El sentido de la reforma / Eduardo Torres Alonso

La mayoría de las reformas políticas y electorales diseñadas y puestas en operación en México han tenido como finalidad hacer que la ciudadanía, junto con los actores políticos, confíen en las elecciones que, sin falta, se han celebrado en el país. Otras reformas más han servido como válvulas de despresurización. Unas y otras, en todo caso, han sido reactivas a circunstancias críticas de movilización social y de cuestionamiento a la legitimidad de las instituciones, a las reglas del sistema político y a la credibilidad del gobierno.

Vistas en conjunto, las reformas han logrado su objetivo: establecer un sistema electoral en donde los votos cuentan y se cuentan bien, la competencia existe y quien gana hoy puede no hacerlo mañana. Bien podría decirse que el leitmotiv de los cambios ha sido la construcción de la confianza; sí, su edificación durante el tiempo, porque ésta no se consigue mediante decretos o discursos, sino que requiere de una permanente labor que demuestre que ese valor fundamental en las relaciones interpersonales entre extraños y con las instituciones se verifica en la realidad. La confianza es resultado de acciones.

La reforma presentada por este gobierno, más allá de los aspectos técnicos que resultan muy interesantes –quienes participaron en la elaboración de la misma conocen a detalle el tema–, entre otros aspectos, parte de la premisa de que una de las autoridades electorales, el Instituto Nacional Electoral (INE), no es confiable. Puede cuestionarse, en efecto, la posición ideológica o el sentido de sus intervenciones de quienes integran el Consejo General, pero los resultados del INE para organizar elecciones y para expedir sin dilación la credencial de elector tienen un estándar alto de calidad, reconocido a nivel mundial. La tarea electoral es, se ha insistido en ello, una función de Estado, no de gobierno y menos aún partidista.

No obstante, el paquete de modificaciones busca eliminar a la actual autoridad administrativa electoral nacional –además de los organismos públicos locales electorales y de los tribunales electorales estatales–, y crear una autoridad única, el Instituto Nacional Electoral y Consultas, cuyo Consejo General se integraría por un presidente y seis consejeros, electos cada seis años por voto universal, directo y secreto. Los poderes públicos propondrán 20 candidaturas para ocupar las consejerías del INEC, celebrándose la primera elección, por vez única, en febrero de 2023 y, luego, en agosto del año anterior a la elección presidencial.
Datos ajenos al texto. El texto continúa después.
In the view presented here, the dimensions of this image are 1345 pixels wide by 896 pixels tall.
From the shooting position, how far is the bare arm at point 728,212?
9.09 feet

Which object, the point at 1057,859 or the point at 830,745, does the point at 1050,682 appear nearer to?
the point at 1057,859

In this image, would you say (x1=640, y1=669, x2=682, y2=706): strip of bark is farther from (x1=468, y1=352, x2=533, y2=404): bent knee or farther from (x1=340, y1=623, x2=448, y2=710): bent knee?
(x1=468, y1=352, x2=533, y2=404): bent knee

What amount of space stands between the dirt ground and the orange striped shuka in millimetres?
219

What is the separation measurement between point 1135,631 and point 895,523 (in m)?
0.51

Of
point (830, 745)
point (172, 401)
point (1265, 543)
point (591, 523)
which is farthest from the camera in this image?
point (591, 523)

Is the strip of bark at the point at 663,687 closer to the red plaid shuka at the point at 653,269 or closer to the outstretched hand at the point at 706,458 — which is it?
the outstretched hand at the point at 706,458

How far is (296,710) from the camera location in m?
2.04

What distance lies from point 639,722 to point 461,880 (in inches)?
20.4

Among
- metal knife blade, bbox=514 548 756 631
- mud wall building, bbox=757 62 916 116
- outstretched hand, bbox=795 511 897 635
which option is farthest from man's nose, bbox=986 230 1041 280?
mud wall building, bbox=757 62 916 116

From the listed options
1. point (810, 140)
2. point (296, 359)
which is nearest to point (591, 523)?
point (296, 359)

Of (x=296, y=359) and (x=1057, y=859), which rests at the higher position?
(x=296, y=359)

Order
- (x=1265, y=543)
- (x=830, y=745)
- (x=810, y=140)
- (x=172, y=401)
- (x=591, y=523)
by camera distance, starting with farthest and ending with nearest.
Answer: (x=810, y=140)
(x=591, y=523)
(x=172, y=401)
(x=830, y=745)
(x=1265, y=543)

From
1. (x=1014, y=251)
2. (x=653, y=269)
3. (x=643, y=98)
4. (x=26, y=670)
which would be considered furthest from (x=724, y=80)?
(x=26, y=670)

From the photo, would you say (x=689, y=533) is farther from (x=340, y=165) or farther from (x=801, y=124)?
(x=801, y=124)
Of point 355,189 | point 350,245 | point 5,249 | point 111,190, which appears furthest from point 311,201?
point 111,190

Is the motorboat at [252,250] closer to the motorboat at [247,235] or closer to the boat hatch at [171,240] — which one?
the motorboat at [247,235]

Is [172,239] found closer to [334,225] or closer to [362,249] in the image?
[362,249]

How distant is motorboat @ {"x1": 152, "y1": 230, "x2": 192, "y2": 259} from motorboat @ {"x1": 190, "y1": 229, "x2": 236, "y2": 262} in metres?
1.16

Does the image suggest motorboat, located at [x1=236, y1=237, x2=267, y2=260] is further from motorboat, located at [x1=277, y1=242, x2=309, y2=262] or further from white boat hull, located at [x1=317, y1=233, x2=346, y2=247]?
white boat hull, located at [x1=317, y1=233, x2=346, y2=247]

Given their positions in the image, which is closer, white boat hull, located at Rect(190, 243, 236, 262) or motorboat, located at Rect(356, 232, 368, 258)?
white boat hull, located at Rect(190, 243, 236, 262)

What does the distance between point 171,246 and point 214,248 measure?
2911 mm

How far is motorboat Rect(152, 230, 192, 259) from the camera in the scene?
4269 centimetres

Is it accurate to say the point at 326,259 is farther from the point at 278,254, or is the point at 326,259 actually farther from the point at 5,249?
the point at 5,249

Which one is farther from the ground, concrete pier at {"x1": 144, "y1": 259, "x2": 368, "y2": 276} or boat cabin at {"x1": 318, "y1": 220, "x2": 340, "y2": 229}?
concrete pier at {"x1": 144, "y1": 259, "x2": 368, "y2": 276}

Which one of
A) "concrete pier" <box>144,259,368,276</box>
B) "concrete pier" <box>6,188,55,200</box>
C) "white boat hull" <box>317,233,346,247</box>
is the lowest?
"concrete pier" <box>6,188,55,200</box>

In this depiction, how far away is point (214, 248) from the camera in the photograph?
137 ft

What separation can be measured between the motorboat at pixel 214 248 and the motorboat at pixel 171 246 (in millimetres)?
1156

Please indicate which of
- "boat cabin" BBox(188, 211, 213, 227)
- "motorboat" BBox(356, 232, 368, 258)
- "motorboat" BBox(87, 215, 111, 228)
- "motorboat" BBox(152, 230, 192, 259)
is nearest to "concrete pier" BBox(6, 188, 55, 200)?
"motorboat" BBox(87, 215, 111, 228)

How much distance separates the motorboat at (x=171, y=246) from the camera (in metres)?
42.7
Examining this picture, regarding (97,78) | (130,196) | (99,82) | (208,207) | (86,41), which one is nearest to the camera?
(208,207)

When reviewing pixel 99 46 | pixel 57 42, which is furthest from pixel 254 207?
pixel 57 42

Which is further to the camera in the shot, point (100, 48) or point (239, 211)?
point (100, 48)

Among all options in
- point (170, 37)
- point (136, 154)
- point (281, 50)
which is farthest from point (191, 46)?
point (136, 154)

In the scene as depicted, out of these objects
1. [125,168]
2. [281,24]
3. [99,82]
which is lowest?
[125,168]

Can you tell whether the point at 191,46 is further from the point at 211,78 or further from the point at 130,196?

Hay que preguntarse si eso ayuda a aumentar la confianza en las autoridades en general, y en las vinculadas al tema electoral, en particular. ¿A quién le beneficia que este órgano sea electo de esta manera?, ¿se eliminaría la partidización y las cuotas del Consejo General?, ¿este mecanismo no sometería a las personas interesadas en estar en el INEC a los intereses de los partidos, de los grupos de poder o del crimen organizado?

En esta materia, ponderar los conocimientos y la especialización sobre la popularidad es necesario.

La confianza, elemento que facilita la coordinación de las acciones entre sujetos para modificar el espacio público, en tanto recurso cultural, retomando las ideas de Silvia Gómez-Tagle, tarda mucho tiempo en construirse y consolidarse, perderla ocurre, al contrario, en un periodo muy corto de tiempo. El sentido de la reforma debe generar más confianza en las instituciones. Democracia y confianza van de la mano.